Biotechnology unit. INS de Tremp. 2016
1.1 What is biotechnology?
"Biotechnology" means any technological application that uses biological systems, living organisms, or derivatives thereof, to make or modify products or processes for specific use.
https://www.cbd.int/convention/articles/default.shtml?a=cbd-02
Convention on biological diversity
1.2 Biotechnology uses
- Monoclonal antibodies for diagnosis (ELISA test)
This antibodies are used is ELISA tests. This technique is used to detect HIV among many other viruses.
One application is lactase production to obtain lactase free milk.
Biotechnology has a wide range of uses. Please watch the TEDx video from Cathat Garvey and write down five different applications.
1.3 Drugs production and other compounds with therapeutic activity
- Antibiotics
- Are generally used to treat infections.
- Growth Hormone (GH)
- The lack of GH causes dwarfism. It used to be extracted from human corpses. It is produced with the help of biotechnology since 1985.
- Blood clot factor VII
- The lack of this protein causes haemophilia. Patients used to receive regular blood transfusions which lead to possible HIV or HV infection.
- Hepatitis Virus (HV) (A & B strands) vaccines
- This injections prevent you from suffering the illness.
- Insulin production
Insulin was first produced by genetic engineering in 1980. Insulin is an hormone produced by the pancreas that regulates the glucose blood level.
A lack of insulin causes diabetes type I. Patients suffering from that condition need daily insulin injections.
Years ago the only way to obtain insulin was to process pancreas form pigs. The procedure was expensive and using pig insulin may lead to an immune reaction.
1.4 Gene therapy
This technique consists in replacing a mutated gene that causes a disease with a healthy gene. This way the new gene can produce a certain protein that the mutated gene was unable to.
This experimental technique could be applied to prevent diseases like Huntington syndrome, cystic fibrosis or certain immunodeficiencies.
1.5 Other biotechnology applications
- Agriculture
- Genetically modified vegetables :Potatoes, tobacco, cotton and soy.
- Disease resistant vegetables.
- Harsh conditions resistant.
- Higher yield and faster growth.
- BT corn is resistant to corn borer.
- Food industry
- Primary goods improvement. For example vitamin A enriched rice.
- Higher yield in fermentation or any other enzyme related reaction.
- Meat tenderizers.
- Veterinary
- There are a limited number of applications these days.
- It is possible to produce milk with some proteins with pharmaceutical applications.
- It is possible to obtain animals suitable as disease models. For example, athymic nude mice can be used in cancer research.
- In the future biotechnology could be used to obtain low fat meat or animals that can resist certain diseases.
- Waste treatment
- Wastewater: GM bacteria can degrade organic compounds as well as nitrates and phosphates.
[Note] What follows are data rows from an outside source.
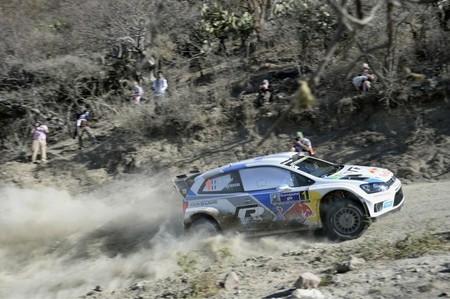 Rally de México 2014: Sébastien Ogier primer líder con nocturnidad y alevosía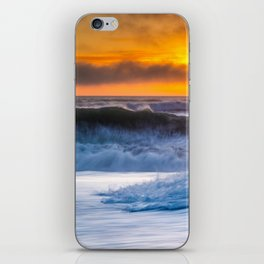 Waves Pound the Beach at Sunset iPhone Skin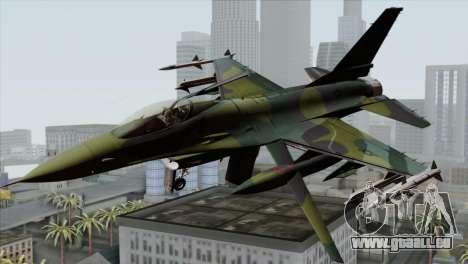 F-16C USAF CAS-EURO pour GTA San Andreas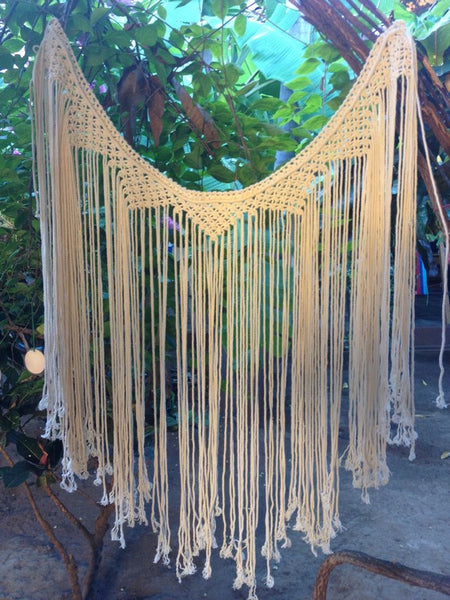 Macrame Curtains, Bohemain Tapestry, Boho Tapestry, Boho Wall Tapestry, Macrame Wall Art, Macrame Lace Curtains - Socially Positive! - Mission Hammocks - 4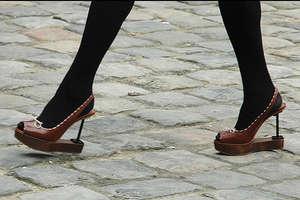 Fashion Week's Promenade of Stilettos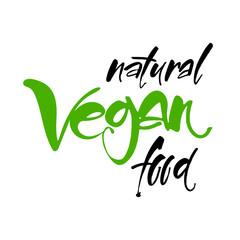 vegan lettering template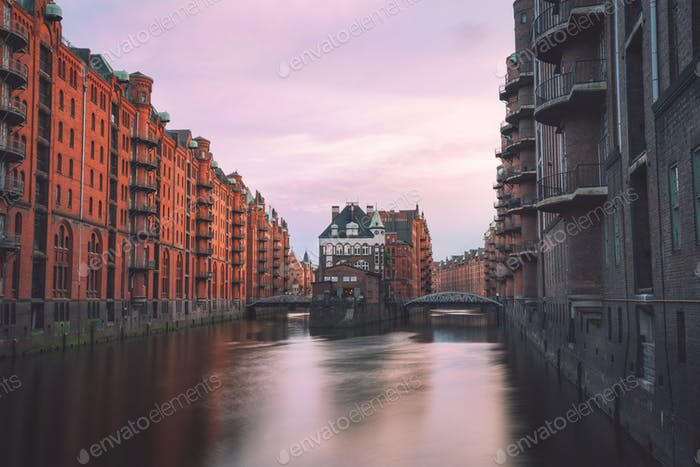 Hamburg, Warehouse District Speicherstadt, Germany, Europe. Scenic view of Wandrahmsfleet on evening
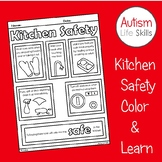 Kitchen Safety Rules Color and Learn Activity SPED Autism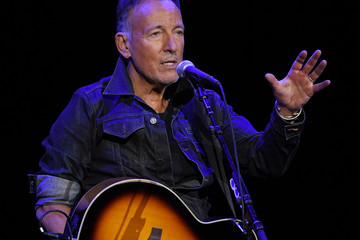 Bruce Springsteen 13th Annual Stand Up For Heroes To Benefit The Bob Woodruff Foundation - Inside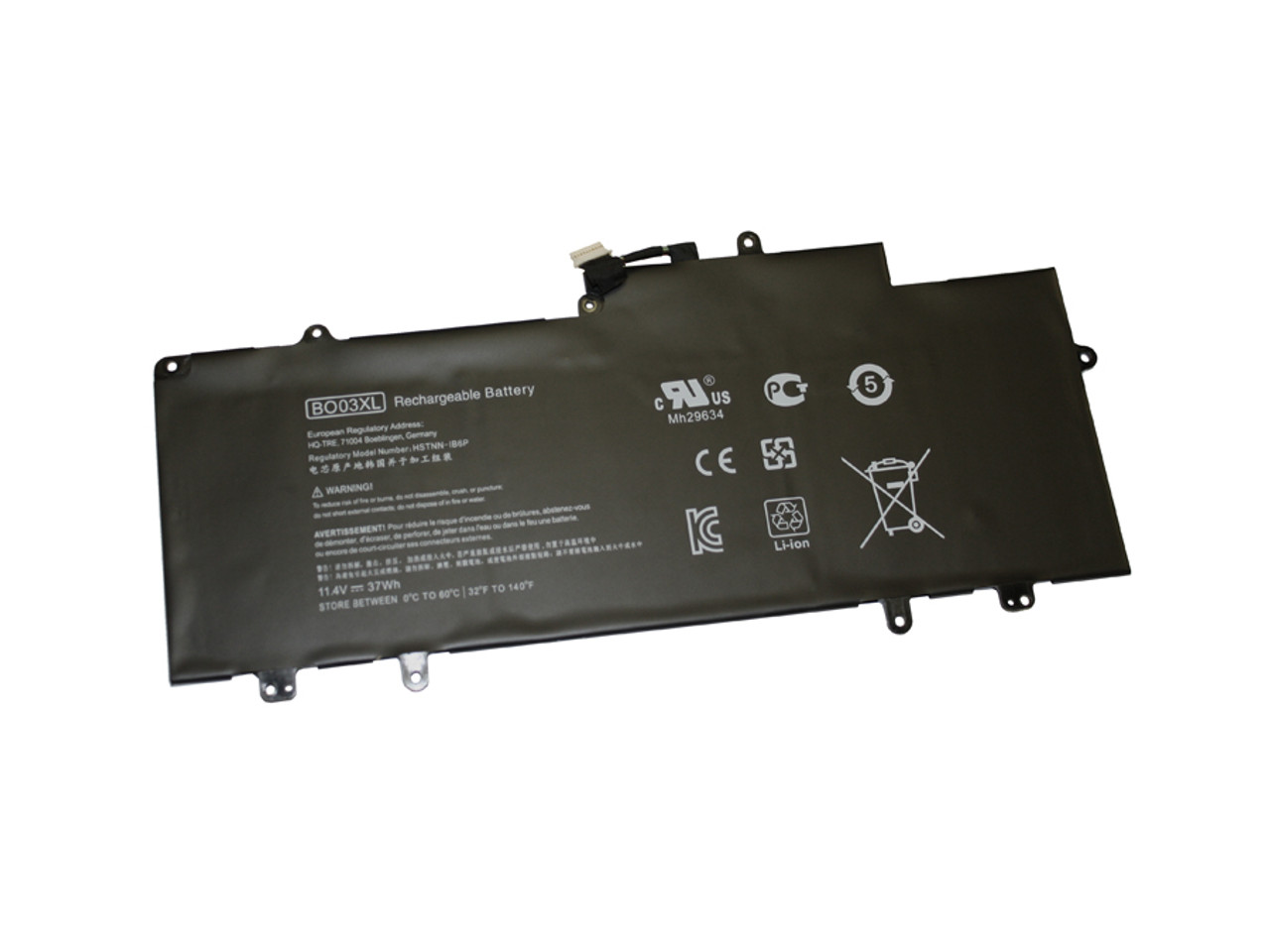 Replacement 3 cell battery for HP Chromebook 14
- Oil spills: Some GM bacteria and yeasts can degrade oil and other petrol derivatives.
- Heavy metals removal: GM microorganisms can remove arsenic, lead or mercury.
- Biofuel production
- GM microorganisms can produce a wide range of enzymes that enhance chemical reactions that produce bioethanol, biodiesel or biogas.
1.6. Biotechnology ethical and social issues
- Biotechnology can help to improve our lives. However, it may generate controversy due to potential risks.
- It is important that new technological application follow certain types of regulation so that no harm is made to nature, society or public health.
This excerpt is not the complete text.